< Job 23 >
1 And Job made answer and said,
Job replied,
2 Even today my outcry is bitter; his hand is hard on my sorrow.
“Just the same, my complaints today remain bitter. In spite of my groaning he is still punishing me.
3 If only I had knowledge of where he might be seen, so that I might come even to his seat!
If only I knew where I could find him so I could go to where he sits in judgment.
4 I would put my cause in order before him, and my mouth would be full of arguments.
There I would lay out my case before him and present all my arguments in full.
5 I would see what his answers would be, and have knowledge of what he would say to me.
I would discover how he would answer me and learn what he has to say to me.
6 Would he make use of his great power to overcome me? No, but he would give attention to me.
Would he fight against me using his mighty power? No, he would pay attention to what I have to say.
7 There an upright man might put his cause before him; and I would be free for ever from my judge.
There a good person could reason with him, and I would be acquitted forever by my judge.

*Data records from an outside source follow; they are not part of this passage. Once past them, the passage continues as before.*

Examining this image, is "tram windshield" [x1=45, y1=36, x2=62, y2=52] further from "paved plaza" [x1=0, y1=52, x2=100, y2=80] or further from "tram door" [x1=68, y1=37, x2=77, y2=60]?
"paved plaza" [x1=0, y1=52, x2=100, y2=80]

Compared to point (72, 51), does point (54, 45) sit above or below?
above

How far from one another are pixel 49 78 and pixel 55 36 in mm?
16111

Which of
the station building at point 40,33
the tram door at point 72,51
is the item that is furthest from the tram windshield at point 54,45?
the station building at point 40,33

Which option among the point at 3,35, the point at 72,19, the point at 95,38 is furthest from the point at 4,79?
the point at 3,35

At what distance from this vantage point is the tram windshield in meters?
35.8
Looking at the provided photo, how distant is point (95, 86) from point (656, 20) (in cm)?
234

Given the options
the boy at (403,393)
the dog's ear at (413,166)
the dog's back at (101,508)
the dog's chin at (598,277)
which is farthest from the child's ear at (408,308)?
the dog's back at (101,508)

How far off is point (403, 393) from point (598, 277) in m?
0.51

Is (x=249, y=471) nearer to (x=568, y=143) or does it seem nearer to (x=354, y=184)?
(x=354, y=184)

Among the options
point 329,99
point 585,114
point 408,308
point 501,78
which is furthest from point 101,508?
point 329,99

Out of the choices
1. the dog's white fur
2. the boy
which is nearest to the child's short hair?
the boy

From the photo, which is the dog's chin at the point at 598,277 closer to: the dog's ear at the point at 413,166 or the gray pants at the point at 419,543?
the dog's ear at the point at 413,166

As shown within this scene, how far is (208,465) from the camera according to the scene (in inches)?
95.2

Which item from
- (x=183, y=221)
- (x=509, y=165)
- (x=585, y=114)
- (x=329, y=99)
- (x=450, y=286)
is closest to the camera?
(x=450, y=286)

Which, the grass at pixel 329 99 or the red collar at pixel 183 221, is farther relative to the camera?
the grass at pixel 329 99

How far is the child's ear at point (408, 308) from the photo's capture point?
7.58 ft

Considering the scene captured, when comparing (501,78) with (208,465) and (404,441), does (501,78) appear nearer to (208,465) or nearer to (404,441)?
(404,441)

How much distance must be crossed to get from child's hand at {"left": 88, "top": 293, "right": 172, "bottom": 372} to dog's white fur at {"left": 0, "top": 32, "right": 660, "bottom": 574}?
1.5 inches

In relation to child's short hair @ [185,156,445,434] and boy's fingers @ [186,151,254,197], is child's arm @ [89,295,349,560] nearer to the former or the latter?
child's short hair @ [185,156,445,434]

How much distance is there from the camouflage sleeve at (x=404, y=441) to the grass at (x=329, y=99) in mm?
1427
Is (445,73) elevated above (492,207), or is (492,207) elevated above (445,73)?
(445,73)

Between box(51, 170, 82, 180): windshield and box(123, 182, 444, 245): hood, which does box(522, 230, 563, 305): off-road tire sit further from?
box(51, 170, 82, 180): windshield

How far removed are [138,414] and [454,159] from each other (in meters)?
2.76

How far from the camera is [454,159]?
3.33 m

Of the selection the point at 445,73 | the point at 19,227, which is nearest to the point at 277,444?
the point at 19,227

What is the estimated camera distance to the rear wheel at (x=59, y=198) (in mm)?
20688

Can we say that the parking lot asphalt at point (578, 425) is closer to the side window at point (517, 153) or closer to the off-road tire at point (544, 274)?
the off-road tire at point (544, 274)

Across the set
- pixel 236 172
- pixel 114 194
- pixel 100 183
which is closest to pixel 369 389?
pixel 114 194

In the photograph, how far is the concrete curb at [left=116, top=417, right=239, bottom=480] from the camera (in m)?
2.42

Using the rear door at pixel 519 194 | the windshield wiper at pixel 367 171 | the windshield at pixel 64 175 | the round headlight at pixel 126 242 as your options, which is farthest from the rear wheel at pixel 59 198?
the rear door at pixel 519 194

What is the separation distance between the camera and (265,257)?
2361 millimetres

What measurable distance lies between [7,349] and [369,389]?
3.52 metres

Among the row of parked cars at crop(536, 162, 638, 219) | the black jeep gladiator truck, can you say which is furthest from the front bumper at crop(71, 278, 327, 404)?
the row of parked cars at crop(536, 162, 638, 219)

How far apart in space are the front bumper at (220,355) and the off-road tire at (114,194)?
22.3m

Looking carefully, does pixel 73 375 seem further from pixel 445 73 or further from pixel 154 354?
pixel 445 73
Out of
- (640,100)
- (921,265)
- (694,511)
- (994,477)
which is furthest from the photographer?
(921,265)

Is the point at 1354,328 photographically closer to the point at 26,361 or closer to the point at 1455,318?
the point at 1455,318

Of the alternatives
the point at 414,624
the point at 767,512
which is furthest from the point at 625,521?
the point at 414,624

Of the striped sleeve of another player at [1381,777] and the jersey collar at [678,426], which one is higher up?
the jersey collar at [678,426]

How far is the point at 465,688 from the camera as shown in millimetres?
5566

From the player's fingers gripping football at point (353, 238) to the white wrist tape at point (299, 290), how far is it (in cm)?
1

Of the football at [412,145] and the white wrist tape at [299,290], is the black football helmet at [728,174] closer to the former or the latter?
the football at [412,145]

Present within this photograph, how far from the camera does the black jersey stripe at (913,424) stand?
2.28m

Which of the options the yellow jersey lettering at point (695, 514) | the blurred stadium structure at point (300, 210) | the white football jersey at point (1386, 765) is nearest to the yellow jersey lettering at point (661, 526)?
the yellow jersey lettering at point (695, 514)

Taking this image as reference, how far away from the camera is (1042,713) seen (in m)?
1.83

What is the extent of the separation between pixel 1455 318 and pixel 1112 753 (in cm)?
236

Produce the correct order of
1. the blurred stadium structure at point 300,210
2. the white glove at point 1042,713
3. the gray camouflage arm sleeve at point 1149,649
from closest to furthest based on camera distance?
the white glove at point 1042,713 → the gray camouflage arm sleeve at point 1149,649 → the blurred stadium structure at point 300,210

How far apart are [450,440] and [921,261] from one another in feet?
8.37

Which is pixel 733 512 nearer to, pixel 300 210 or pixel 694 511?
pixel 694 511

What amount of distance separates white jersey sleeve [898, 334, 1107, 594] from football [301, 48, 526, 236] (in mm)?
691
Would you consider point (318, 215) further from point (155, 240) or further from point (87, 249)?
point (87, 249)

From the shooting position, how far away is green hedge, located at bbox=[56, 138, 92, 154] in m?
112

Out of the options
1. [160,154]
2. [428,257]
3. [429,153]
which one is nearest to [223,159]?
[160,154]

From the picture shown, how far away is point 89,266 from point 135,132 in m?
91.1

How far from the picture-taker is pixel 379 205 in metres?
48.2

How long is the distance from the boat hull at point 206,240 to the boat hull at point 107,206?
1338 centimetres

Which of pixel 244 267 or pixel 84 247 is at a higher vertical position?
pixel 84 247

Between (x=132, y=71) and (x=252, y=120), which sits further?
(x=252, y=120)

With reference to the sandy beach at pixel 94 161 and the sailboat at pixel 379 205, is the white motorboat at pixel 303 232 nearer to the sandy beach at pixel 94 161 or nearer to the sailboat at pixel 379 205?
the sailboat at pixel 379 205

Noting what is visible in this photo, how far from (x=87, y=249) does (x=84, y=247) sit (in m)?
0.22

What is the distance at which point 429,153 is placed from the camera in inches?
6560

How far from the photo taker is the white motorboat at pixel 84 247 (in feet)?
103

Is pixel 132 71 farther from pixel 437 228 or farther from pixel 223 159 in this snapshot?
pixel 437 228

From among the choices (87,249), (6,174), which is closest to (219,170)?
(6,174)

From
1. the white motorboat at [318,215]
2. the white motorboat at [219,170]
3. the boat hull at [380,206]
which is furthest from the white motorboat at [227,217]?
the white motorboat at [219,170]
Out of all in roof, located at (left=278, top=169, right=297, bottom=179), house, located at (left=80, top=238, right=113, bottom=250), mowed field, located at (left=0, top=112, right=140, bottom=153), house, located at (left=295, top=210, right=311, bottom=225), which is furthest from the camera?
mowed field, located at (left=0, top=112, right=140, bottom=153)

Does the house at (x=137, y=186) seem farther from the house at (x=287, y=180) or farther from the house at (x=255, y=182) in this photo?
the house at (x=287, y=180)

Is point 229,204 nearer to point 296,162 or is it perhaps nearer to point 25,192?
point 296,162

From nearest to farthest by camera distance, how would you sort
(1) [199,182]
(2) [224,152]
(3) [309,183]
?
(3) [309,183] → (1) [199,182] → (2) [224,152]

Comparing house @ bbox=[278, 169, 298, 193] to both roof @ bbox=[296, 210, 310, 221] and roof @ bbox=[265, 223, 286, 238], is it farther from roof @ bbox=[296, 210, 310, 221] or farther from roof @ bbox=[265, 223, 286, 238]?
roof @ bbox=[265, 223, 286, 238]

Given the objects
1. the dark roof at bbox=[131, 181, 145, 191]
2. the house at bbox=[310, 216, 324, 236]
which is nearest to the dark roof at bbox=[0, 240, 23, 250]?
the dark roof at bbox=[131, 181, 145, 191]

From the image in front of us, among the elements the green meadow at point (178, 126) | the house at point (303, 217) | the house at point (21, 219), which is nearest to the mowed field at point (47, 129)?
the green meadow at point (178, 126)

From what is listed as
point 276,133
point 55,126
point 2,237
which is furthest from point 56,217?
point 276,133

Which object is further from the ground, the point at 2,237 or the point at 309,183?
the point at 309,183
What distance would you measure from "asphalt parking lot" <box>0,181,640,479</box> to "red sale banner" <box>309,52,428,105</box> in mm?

8 See, I go forward, but he is not there; and back, but I do not see him;
If I go to the east, he's not there; if I go the west, I don't find him.
9 I am looking for him on the left hand, but there is no sign of him; and turning to the right, I am not able to see him.
If he's working in the north, I don't perceive him; if he's moving south, I don't see him.
10 For he has knowledge of the way I take; after I have been tested I will come out like gold.
Yet he always knows where I'm going. When he has proved me, I will come out shining like gold.
11 My feet have gone in his steps; I have kept in his way, without turning to one side or to the other.
I have kept in step with him; I have followed his way without turning aside.
12 I have never gone against the orders of his lips; the words of his mouth have been stored up in my heart.
I have not neglected his commands, for I value what he has told me to do more than the food I eat every day.
13 But his purpose is fixed and there is no changing it; and he gives effect to the desire of his soul.
But God is unchangeable—who can turn him from his purposes? He does whatever he wants to do.
14 For what has been ordered for me by him will be gone through to the end: and his mind is full of such designs.
So he will finish whatever he has planned for me—and he has many plans for me.
15 For this cause I am in fear before him, my thoughts of him overcome me.
That's why I'm terrified at meeting him; when I think of him I tremble with fear.
16 For God has made my heart feeble, and my mind is troubled before the Ruler of all.
God has made me faint-hearted; the Almighty has scared me to death.
17 For I am overcome by the dark, and by the black night which is covering my face.
Yet I'm still here despite the dark—even though I can't see through the utter darkness.